#### PASSAGE ####
March 16, 2017

Blog the Fortieth: "The Glories of the Pea"

In Transcendental Array

It’s spring intermittently down here just south of the Mason Dixon line, which means tis the season for N.P.R.’s donor marathon. I never donate to N.P.R., even though for decades it has been my primary and often sole news source as I cook supper. I’m attached to it on uncle Niccolo’s advice to keep your enemies closer than your friends, as well as for the antidote it provides to my own bias in the daily exercise of having to decipher the news under its. In any case, I will to my dying day be grateful to N.P.R. for this quotation from the diary of a Lady-in-waiting to Catherine de Medici during her reign over the cuisine of the court of Henri II: “Nothing else has been spoken of at Court this week but the glories of the pea newly arrived from Italy.”

Ah! Can you imagine a world in which peas are glorious?

So, I am abashed to offer you this post on what my people do with peas, because I feel as though my people’s recipes are not glorious enough for that quotation. The recipes are really, really good, but only in the usual way that our food is really, really good, and glorious should be even better than that, I figure. Anyways, I have one pasta recipe for you, a soup, a vegetable side, a chicken-braise, and a most unexpected calamari braise, in case there be an apologetical glory of sorts to be got from crossing kinds in transcendental array.

March 5, 2017

Blog the Thirty-ninth: At the Heart of Minestrone

Savoy Cabbage Braise,
or Pasta ‘n potatoes?

If you’re a Gentile in the least acquainted with Italian food, you no doubt think you know what “minestrone” is, but I doubt you do, because I doubt there’s something to know, speaking precisely. There is of course a single name, but that’s not conclusive, since we name and contemplate not only things but also their absence—as darkness names the absence of light and blindness the absence of sight. We moreover name what can be based on what is; and what could be based on what can be conceived; and what should have been be even against what already is unfortunately. Language and thought extend much farther than the reality before it, and venture so far as to name even the ineffable that cannot be named and the inconceivable that cannot be conceived (which is especially useful when you need to name God or mathematical fictions).
#### ENTRIES PROVIDED ####
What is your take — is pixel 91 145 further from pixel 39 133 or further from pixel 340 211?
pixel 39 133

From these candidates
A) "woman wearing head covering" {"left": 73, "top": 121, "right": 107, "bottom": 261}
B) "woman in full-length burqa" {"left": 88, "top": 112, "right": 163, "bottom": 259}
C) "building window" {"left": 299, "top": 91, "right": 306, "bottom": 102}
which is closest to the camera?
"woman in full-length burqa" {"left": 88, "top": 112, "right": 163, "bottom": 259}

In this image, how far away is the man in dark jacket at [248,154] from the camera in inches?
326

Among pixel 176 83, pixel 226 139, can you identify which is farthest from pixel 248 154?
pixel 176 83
####
EXERCISE DESCRIPTION.
Reproduce the blog text starting at "If you’re a" and ending at "or mathematical fictions).", with "Language" replaced by "Speech".

SOLUTION TO THIS TASK.
If you’re a Gentile in the least acquainted with Italian food, you no doubt think you know what “minestrone” is, but I doubt you do, because I doubt there’s something to know, speaking precisely. There is of course a single name, but that’s not conclusive, since we name and contemplate not only things but also their absence—as darkness names the absence of light and blindness the absence of sight. We moreover name what can be based on what is; and what could be based on what can be conceived; and what should have been be even against what already is unfortunately. Speech and thought extend much farther than the reality before it, and venture so far as to name even the ineffable that cannot be named and the inconceivable that cannot be conceived (which is especially useful when you need to name God or mathematical fictions).